The principal component analysis within the genomic islands revealed three genotypic groups (Fig. 8). For the genomic island on chromosome 1, these genotype groups match perfectly with the purebred NEAC and purebred CC population classification. For the other genomic islands, there is also a strong relationship between the population to which the individual belongs and the principal component classification. The classification of individuals into groups with and without the rearrangement from the principal components analyses highlighted that several SNPs segregate in both groups. There are three possible explanations for this. The first interpretation is that some individuals were erroneously allocated to the groups with and without the rearrangement. However, the principal components analysis showed a clear difference between the three groups. A second explanation is that the rearrangement was not a single event but happened several times. However, it seems unlikely that such a rearrangement occurred more than once at the same position in the genome. Finally, the most likely explanation is that a rearrangement will cause reduced recombination between the non-rearranged and rearranged alleles [22], but some recombinations will still occur, at a notably reduced rate, which is sufficient to introduce some segregating SNPs from the non-rearranged region into the rearranged region, and vice versa [40]. The analysis of the private allele frequency indicated that the ancestral alleles occur mainly in the CC population, and that the derived state occurs mainly in the NEAC population. After the rearrangement event, the recombination rate is reduced between the non-rearranged and rearranged alleles. Thus, the rearranged region could accumulate mutations that increase fitness in the habitat of the NEAC population, which is to the benefit of the migratory life-style. However, in other parts of the genome the allele frequencies of such mutants would be decreased due to the sustained introduction of migratory alleles at a rate of \(Nm\) ~ 4 per generation.

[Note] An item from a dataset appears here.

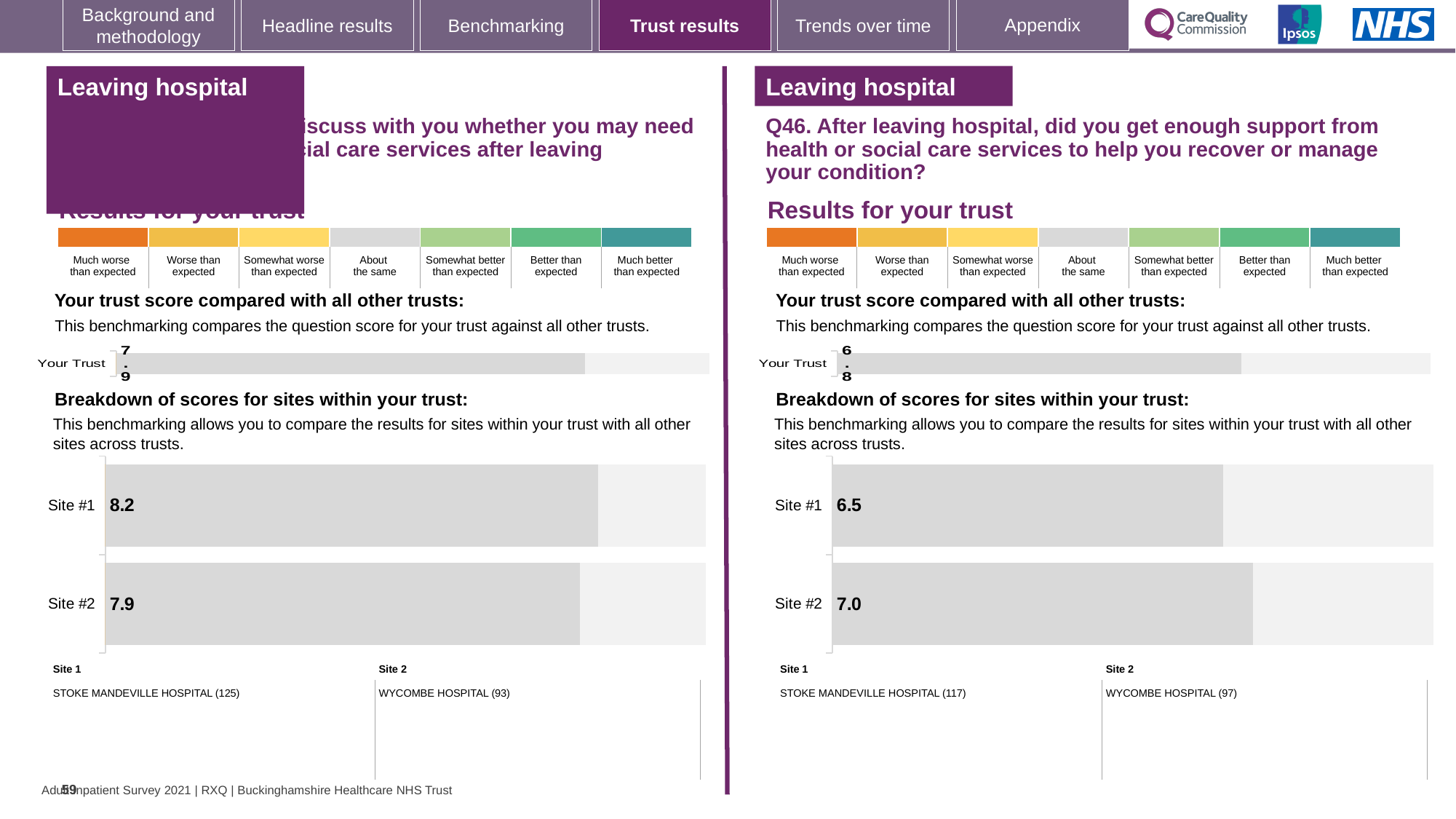
On the right half of the slide (Q46), what is the score shown for Site #1 in the breakdown of scores for sites within your trust? 6.5 On the right half of the slide (Q46), which site has the lower score in the site breakdown chart? Site #1 On the left half of the slide, what is the score shown for Site #1 in the breakdown of scores for sites within your trust? 8.2 On the right half of the slide (Q46), what is the score shown for Site #2 in the breakdown of scores for sites within your trust? 7.0 What type of chart is used for the breakdown of scores for sites on the left half of the slide? Bar chart On the left half of the slide, what is the score shown for Site #2 in the breakdown of scores for sites within your trust? 7.9 On the right half of the slide (Q46), what is the difference between the Site #2 and Site #1 scores in the site breakdown chart? 0.5 On the left half of the slide, what is the difference between the Site #1 and Site #2 scores in the site breakdown chart? 0.3 How many sites are shown in the site breakdown chart on the right half of the slide (Q46)? 2 On the left half of the slide, which site has the higher score in the site breakdown chart? Site #1 On the right half of the slide (Q46), what is the 'Your Trust' score in the trust score comparison chart? 6.8 On the left half of the slide, what is the 'Your Trust' score in the trust score comparison chart? 7.9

Currently, \(Ns\) values between 2.26 and 15.42 suggest that haplotypes are diverging, which results in two populations that coexist in an overlapping habitat but with different migratory behaviours. In fact, it has been suggested [16, 26] that the rearrangement on chromosome 1 is associated with migratory behaviour, whereas the rearrangements on chromosomes 2, 7 and 12 are most likely associated with temperature and/or salinity. Accordingly, the combination of these rearrangements could also have an effect on the migratory behaviour, temperature and/or salinity. The above situation may be an intermediate stage in the process of speciation of the two populations, where the fitness of the hybrid offspring is reduced, and consequently, the behavioural mating strategies that avoid matings with the wrong individuals will be favoured by natural selection. The latter results in a decreased migration rate and increases the divergence in the rest of the genome, which will promote the process of sympatric speciation throughout the genome. Hence the inverted chromosomal regions form the origin of a barrier to gene flow among populations that share a common habitat.

Conclusions

Whole-genome SNP data for Atlantic cod were used to investigate genomic islands of divergence in the CC and NEAC populations. Our results show that gene flow between the populations was sufficient to limit divergence between the two populations except at four genomic islands. The high resolution of the SNP data used in this study enabled us to precisely locate four genomic islands of divergence on chromosomes 1, 2, 7 and 12 in the NEAC and CC cod populations and to estimate the natural selection pressures that lead to their divergence. The estimates of the selection pressures showed that natural selection was substantially more important than genetic drift in shaping the diverged regions on chromosomes 1, 2, 7, and 12.